### Exercise brief
Copy the lines below exactly, starting at the one with "Ladies Suits new design for sale in Chakwal" and ending at the one with "OP324 G Tank Short S (19.23mm diameter)", and leave out any picture.

### Data for processing
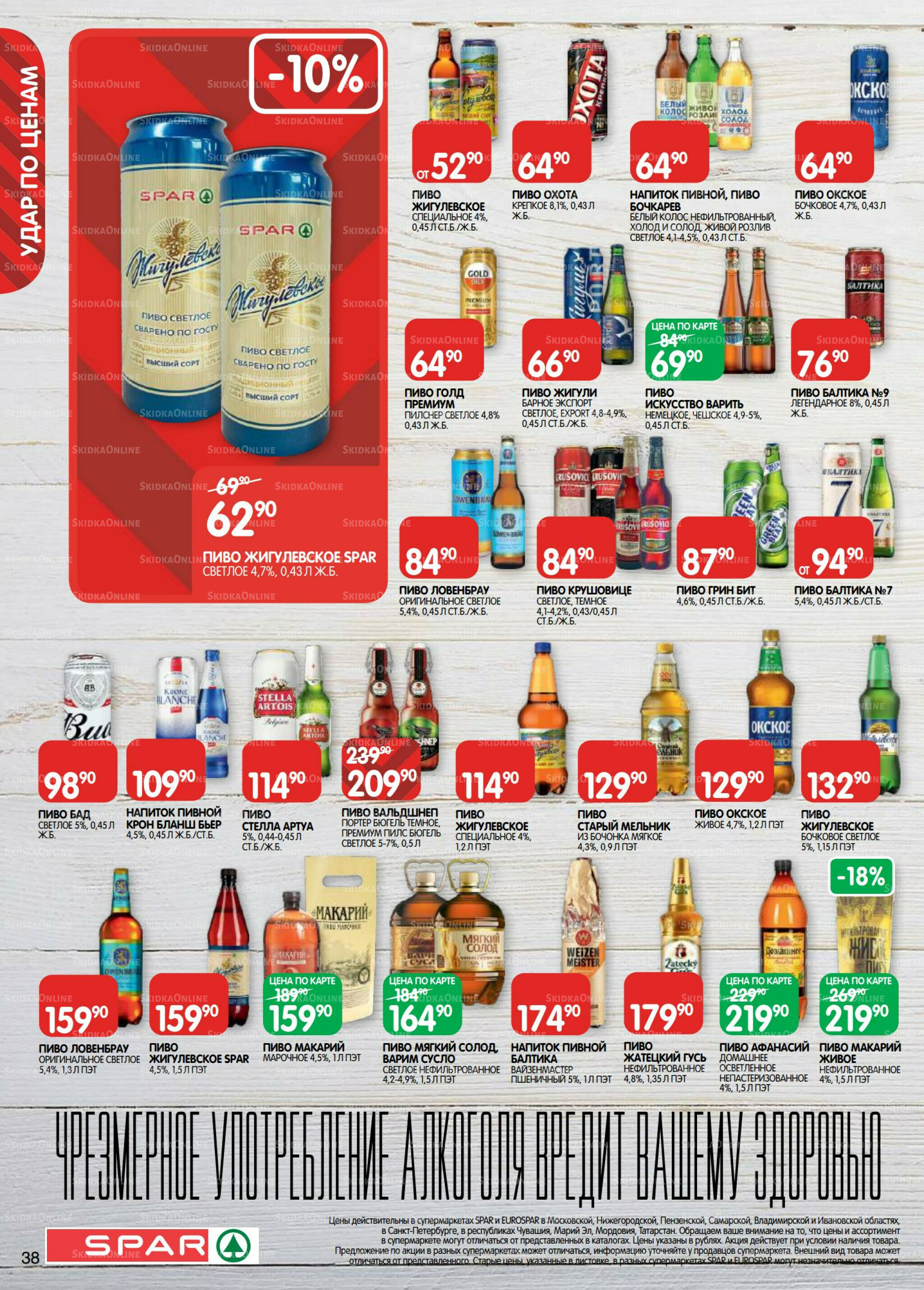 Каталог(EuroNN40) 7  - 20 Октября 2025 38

--

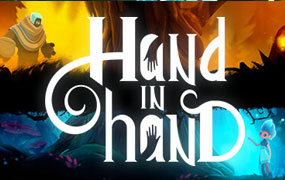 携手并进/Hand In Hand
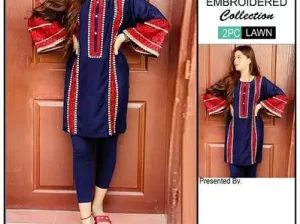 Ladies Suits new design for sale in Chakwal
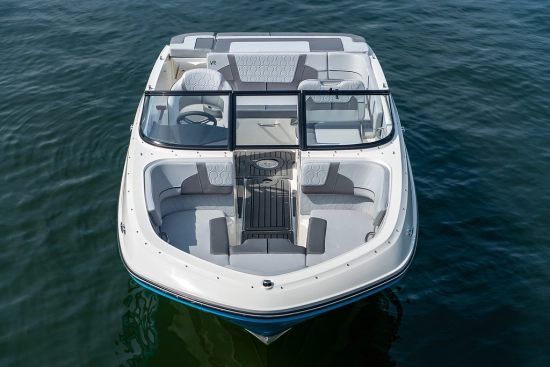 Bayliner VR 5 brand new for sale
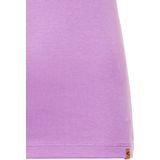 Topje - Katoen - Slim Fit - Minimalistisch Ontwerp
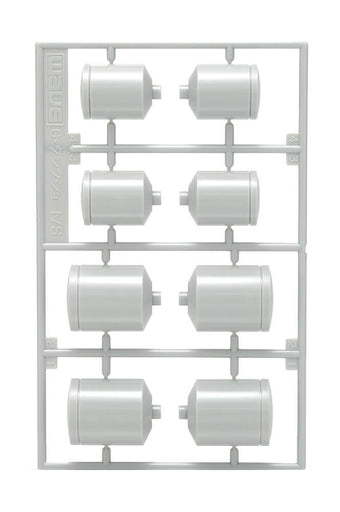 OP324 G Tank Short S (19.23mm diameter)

### Answer space
 Ladies Suits new design for sale in Chakwal
 Bayliner VR 5 brand new for sale
 Topje - Katoen - Slim Fit - Minimalistisch Ontwerp
 OP324 G Tank Short S (19.23mm diameter)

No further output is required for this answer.